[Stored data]
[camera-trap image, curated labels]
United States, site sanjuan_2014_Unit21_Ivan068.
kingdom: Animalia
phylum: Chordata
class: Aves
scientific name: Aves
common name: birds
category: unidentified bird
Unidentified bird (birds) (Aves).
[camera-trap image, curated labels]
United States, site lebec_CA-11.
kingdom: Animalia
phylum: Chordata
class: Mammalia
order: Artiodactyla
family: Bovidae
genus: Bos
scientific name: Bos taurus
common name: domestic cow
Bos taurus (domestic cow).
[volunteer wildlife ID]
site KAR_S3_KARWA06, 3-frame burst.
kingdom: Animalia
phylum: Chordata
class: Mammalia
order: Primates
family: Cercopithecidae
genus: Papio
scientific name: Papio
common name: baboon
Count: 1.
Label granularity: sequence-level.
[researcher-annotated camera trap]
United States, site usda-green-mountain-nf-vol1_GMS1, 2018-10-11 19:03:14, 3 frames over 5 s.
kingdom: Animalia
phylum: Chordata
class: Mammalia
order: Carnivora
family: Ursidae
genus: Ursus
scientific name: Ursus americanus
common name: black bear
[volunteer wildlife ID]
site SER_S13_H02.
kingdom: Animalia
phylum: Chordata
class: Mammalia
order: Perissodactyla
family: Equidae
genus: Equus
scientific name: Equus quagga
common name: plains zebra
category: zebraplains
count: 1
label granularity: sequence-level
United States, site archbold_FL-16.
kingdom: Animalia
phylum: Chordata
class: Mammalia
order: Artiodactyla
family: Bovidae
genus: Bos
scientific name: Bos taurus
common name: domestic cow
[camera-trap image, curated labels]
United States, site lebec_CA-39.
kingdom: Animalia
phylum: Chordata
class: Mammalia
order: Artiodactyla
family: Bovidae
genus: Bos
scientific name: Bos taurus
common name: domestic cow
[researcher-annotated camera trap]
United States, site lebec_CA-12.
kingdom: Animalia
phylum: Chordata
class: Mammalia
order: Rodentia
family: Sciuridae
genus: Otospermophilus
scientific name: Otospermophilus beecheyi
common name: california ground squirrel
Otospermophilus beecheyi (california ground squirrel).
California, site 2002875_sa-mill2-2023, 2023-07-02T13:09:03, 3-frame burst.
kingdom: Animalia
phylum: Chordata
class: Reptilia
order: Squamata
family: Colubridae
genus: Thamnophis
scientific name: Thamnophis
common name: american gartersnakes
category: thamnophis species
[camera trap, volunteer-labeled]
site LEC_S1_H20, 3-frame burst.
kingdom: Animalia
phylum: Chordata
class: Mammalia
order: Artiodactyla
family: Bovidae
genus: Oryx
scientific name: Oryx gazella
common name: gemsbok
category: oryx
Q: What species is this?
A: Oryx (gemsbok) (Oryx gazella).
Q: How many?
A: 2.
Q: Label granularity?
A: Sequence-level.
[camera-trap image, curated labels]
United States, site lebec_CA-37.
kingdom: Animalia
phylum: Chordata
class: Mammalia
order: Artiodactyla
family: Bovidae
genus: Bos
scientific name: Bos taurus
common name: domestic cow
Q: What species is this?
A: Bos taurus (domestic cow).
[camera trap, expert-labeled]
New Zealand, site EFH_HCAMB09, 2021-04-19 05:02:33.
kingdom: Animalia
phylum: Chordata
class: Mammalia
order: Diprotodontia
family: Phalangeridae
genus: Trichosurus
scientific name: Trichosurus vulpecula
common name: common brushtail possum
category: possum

● **What is expected**
The full set of records above is to be printed exactly as it appears.

● **Problem solution**
[camera-trap image, curated labels]
United States, site sanjuan_2014_Unit21_Ivan068.
kingdom: Animalia
phylum: Chordata
class: Aves
scientific name: Aves
common name: birds
category: unidentified bird
Unidentified bird (birds) (Aves).
[camera-trap image, curated labels]
United States, site lebec_CA-11.
kingdom: Animalia
phylum: Chordata
class: Mammalia
order: Artiodactyla
family: Bovidae
genus: Bos
scientific name: Bos taurus
common name: domestic cow
Bos taurus (domestic cow).
[volunteer wildlife ID]
site KAR_S3_KARWA06, 3-frame burst.
kingdom: Animalia
phylum: Chordata
class: Mammalia
order: Primates
family: Cercopithecidae
genus: Papio
scientific name: Papio
common name: baboon
Count: 1.
Label granularity: sequence-level.
[researcher-annotated camera trap]
United States, site usda-green-mountain-nf-vol1_GMS1, 2018-10-11 19:03:14, 3 frames over 5 s.
kingdom: Animalia
phylum: Chordata
class: Mammalia
order: Carnivora
family: Ursidae
genus: Ursus
scientific name: Ursus americanus
common name: black bear
[volunteer wildlife ID]
site SER_S13_H02.
kingdom: Animalia
phylum: Chordata
class: Mammalia
order: Perissodactyla
family: Equidae
genus: Equus
scientific name: Equus quagga
common name: plains zebra
category: zebraplains
count: 1
label granularity: sequence-level
United States, site archbold_FL-16.
kingdom: Animalia
phylum: Chordata
class: Mammalia
order: Artiodactyla
family: Bovidae
genus: Bos
scientific name: Bos taurus
common name: domestic cow
[camera-trap image, curated labels]
United States, site lebec_CA-39.
kingdom: Animalia
phylum: Chordata
class: Mammalia
order: Artiodactyla
family: Bovidae
genus: Bos
scientific name: Bos taurus
common name: domestic cow
[researcher-annotated camera trap]
United States, site lebec_CA-12.
kingdom: Animalia
phylum: Chordata
class: Mammalia
order: Rodentia
family: Sciuridae
genus: Otospermophilus
scientific name: Otospermophilus beecheyi
common name: california ground squirrel
Otospermophilus beecheyi (california ground squirrel).
California, site 2002875_sa-mill2-2023, 2023-07-02T13:09:03, 3-frame burst.
kingdom: Animalia
phylum: Chordata
class: Reptilia
order: Squamata
family: Colubridae
genus: Thamnophis
scientific name: Thamnophis
common name: american gartersnakes
category: thamnophis species
[camera trap, volunteer-labeled]
site LEC_S1_H20, 3-frame burst.
kingdom: Animalia
phylum: Chordata
class: Mammalia
order: Artiodactyla
family: Bovidae
genus: Oryx
scientific name: Oryx gazella
common name: gemsbok
category: oryx
Q: What species is this?
A: Oryx (gemsbok) (Oryx gazella).
Q: How many?
A: 2.
Q: Label granularity?
A: Sequence-level.
[camera-trap image, curated labels]
United States, site lebec_CA-37.
kingdom: Animalia
phylum: Chordata
class: Mammalia
order: Artiodactyla
family: Bovidae
genus: Bos
scientific name: Bos taurus
common name: domestic cow
Q: What species is this?
A: Bos taurus (domestic cow).
[camera trap, expert-labeled]
New Zealand, site EFH_HCAMB09, 2021-04-19 05:02:33.
kingdom: Animalia
phylum: Chordata
class: Mammalia
order: Diprotodontia
family: Phalangeridae
genus: Trichosurus
scientific name: Trichosurus vulpecula
common name: common brushtail possum
category: possum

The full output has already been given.